Task statement: Count the lines of data below that contain the string "building", matching case exactly, and give only the number.
===== Given entries
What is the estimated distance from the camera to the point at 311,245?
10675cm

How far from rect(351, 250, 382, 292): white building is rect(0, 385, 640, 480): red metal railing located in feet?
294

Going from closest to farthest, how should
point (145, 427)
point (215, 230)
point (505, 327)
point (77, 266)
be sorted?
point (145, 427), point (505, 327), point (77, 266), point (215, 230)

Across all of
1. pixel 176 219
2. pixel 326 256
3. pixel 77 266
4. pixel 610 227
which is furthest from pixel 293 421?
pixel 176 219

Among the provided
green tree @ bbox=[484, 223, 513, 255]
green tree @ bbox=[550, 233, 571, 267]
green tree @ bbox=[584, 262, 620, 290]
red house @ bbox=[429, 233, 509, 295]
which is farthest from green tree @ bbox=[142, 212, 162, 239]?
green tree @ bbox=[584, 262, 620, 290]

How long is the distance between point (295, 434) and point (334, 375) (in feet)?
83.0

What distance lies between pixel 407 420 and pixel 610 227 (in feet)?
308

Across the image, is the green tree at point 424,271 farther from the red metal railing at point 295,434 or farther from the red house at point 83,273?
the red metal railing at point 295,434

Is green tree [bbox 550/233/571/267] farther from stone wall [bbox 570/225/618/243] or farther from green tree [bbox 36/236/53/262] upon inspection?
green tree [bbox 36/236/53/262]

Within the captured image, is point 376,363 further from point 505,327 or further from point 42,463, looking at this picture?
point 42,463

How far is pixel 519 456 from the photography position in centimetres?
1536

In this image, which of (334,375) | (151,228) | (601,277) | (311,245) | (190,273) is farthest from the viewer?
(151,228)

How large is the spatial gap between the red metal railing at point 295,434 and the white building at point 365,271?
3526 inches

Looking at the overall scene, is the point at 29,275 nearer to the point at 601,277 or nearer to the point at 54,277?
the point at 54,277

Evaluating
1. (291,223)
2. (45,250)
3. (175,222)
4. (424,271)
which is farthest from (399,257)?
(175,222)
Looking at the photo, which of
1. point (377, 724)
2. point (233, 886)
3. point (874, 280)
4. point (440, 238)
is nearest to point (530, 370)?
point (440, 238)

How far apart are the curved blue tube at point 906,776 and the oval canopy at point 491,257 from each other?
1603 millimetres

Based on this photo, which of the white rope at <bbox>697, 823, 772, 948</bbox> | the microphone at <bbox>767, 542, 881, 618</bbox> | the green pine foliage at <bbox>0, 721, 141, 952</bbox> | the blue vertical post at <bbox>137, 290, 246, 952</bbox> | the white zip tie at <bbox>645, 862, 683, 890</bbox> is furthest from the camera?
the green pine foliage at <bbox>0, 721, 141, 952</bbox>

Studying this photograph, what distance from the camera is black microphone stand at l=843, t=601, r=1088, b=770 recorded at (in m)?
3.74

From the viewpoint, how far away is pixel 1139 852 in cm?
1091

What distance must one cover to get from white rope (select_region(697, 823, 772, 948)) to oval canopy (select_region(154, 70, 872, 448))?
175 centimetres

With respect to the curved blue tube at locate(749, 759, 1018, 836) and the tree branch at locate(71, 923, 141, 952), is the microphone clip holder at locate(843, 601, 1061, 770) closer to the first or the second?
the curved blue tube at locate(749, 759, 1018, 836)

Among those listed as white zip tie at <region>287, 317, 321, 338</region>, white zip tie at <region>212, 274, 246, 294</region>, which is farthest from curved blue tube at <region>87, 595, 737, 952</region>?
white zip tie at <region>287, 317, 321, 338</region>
==========
===== Given entries
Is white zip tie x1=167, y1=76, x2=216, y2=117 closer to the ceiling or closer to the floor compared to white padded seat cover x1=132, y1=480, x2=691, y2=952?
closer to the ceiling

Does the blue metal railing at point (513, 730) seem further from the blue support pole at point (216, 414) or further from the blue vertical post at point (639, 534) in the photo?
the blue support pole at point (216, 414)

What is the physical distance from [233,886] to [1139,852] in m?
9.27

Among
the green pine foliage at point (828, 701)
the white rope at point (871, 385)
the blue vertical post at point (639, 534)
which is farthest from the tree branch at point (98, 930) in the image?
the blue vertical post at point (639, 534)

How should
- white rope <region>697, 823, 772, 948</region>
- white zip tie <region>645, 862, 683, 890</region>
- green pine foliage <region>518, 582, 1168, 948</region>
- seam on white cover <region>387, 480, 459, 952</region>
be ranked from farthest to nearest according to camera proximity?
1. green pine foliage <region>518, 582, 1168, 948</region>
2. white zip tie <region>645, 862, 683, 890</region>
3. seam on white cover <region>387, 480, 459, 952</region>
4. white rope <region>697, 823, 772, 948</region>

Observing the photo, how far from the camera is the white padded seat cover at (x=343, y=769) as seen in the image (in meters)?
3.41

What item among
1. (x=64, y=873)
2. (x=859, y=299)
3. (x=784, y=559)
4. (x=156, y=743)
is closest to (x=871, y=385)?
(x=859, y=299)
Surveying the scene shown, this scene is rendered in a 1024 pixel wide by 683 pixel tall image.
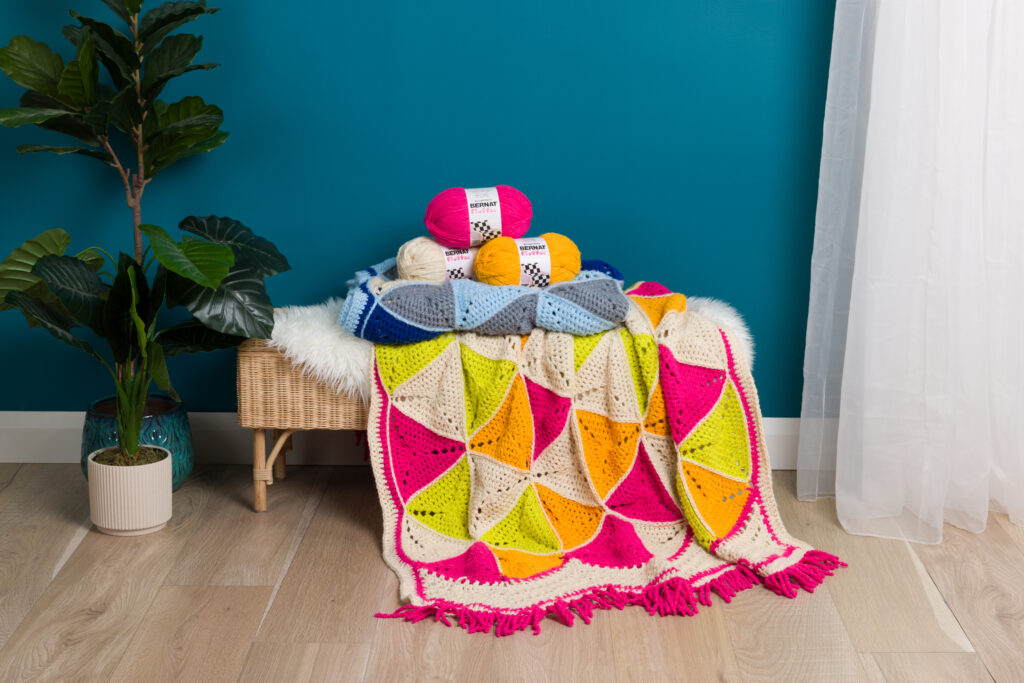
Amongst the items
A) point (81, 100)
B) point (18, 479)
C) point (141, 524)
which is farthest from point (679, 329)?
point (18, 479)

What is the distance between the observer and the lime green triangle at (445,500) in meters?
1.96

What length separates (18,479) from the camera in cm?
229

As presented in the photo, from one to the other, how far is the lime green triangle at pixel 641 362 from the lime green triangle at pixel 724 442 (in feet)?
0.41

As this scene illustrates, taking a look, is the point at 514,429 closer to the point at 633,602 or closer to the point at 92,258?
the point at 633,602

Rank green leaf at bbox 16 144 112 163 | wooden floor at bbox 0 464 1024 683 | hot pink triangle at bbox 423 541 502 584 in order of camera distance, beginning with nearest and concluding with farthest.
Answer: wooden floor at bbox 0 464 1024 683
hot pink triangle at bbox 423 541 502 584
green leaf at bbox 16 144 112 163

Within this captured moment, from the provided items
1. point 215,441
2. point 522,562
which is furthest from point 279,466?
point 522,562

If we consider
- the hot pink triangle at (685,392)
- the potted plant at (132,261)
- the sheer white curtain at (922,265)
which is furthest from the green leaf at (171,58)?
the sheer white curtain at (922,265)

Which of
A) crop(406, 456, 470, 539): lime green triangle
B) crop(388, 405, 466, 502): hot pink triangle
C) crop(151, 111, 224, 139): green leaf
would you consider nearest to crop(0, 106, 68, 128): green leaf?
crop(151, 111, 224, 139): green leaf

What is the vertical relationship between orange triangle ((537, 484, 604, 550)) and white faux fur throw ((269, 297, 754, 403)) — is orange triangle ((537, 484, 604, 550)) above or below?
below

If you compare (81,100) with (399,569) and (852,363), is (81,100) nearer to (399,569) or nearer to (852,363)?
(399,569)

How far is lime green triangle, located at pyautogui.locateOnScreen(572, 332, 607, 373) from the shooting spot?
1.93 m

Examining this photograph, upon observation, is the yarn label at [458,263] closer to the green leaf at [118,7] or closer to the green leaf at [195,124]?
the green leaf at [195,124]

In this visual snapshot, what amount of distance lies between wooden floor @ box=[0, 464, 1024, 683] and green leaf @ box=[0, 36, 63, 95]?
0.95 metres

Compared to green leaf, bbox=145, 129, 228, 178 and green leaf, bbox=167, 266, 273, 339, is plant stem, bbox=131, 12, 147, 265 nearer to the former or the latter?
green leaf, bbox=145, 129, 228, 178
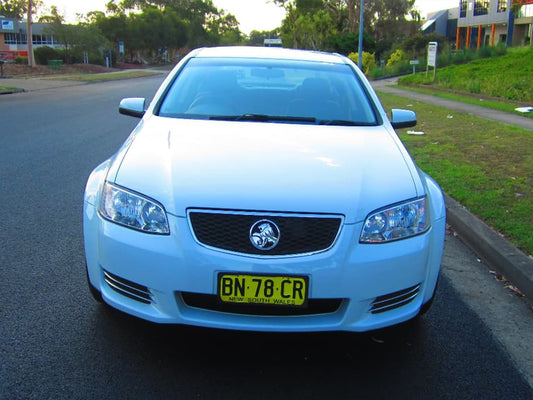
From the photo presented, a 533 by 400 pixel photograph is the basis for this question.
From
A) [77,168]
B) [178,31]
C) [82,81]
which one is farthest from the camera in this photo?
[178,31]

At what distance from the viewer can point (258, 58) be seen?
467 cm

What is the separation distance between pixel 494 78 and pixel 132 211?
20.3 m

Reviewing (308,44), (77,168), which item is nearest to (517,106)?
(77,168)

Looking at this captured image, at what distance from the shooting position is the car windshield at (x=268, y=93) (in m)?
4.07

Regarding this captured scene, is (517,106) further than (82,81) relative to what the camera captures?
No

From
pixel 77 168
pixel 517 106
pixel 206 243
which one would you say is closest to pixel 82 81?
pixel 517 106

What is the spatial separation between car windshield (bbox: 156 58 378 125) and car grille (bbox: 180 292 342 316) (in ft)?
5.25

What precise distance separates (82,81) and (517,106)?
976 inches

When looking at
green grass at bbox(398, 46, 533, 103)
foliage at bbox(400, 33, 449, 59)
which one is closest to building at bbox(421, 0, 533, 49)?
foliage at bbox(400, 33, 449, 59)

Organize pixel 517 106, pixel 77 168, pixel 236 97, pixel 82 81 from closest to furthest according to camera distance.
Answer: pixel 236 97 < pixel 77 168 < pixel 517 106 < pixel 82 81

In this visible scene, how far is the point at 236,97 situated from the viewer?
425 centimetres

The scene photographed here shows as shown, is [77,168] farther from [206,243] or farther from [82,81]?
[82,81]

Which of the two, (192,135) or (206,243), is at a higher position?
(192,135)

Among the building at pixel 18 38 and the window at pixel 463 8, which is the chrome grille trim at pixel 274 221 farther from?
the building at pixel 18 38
==========
===== Given entries
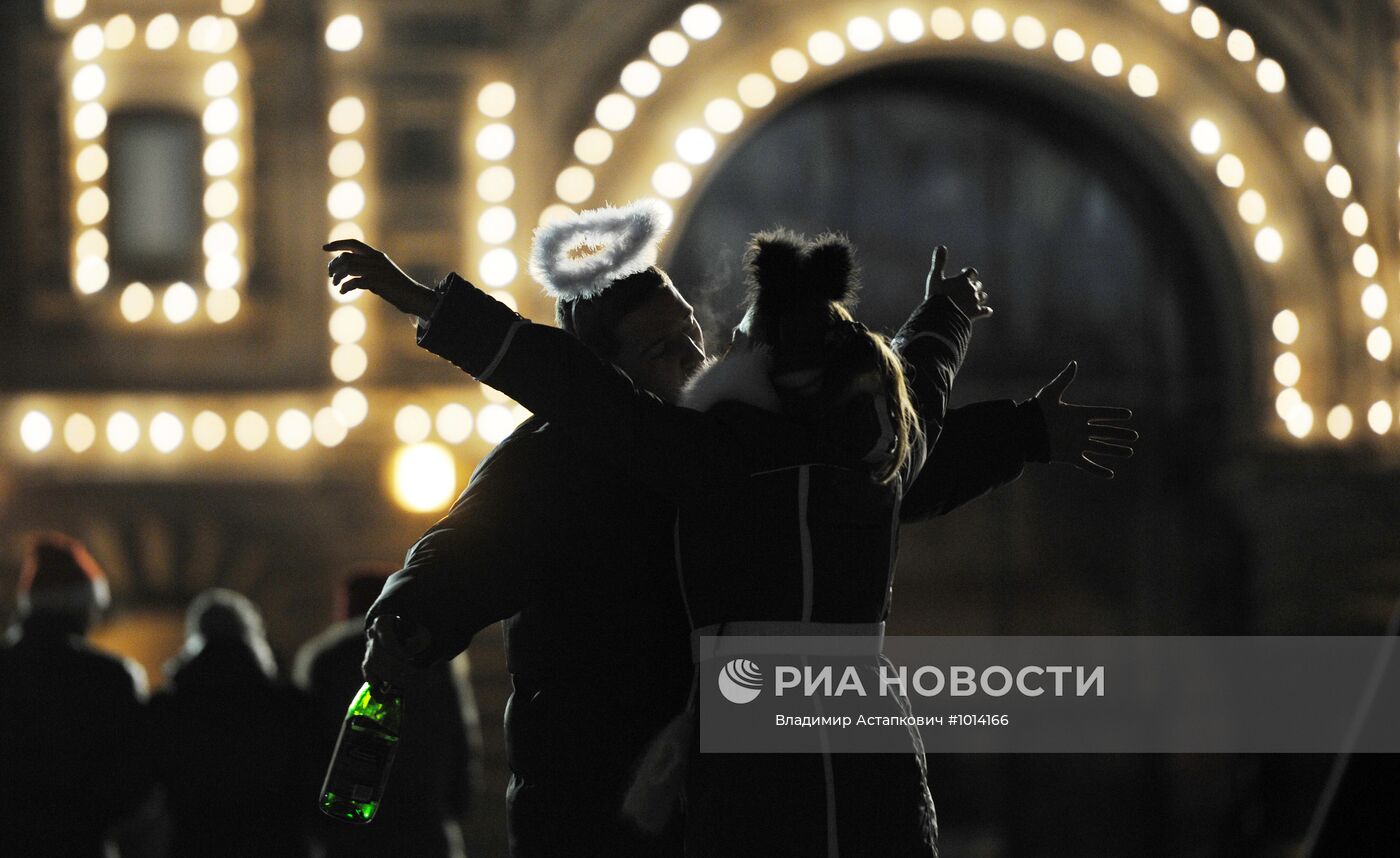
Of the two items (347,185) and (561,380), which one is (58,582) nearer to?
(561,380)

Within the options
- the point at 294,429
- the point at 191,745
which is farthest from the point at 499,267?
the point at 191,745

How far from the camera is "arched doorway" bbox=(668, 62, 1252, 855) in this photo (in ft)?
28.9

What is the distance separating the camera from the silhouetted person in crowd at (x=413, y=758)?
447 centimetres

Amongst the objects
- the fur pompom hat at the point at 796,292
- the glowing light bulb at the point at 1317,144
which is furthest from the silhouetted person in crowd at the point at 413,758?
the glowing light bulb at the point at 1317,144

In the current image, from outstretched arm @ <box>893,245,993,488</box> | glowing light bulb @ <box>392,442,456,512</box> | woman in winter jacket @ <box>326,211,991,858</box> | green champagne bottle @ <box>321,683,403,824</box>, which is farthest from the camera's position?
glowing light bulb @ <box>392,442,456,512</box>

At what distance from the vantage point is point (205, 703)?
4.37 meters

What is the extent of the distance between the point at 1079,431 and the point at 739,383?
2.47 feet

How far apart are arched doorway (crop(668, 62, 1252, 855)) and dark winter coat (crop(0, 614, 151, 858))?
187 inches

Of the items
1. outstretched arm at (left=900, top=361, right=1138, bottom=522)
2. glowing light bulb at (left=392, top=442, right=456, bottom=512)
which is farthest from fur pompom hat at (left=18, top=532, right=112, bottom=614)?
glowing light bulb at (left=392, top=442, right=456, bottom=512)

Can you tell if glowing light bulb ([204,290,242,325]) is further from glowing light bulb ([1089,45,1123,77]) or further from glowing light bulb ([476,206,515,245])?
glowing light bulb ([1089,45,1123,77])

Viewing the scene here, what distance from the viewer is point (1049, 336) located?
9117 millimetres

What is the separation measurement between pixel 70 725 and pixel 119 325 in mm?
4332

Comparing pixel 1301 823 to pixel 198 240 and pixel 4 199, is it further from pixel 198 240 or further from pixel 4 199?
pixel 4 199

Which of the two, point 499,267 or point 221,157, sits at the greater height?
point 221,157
==========
Full output: 5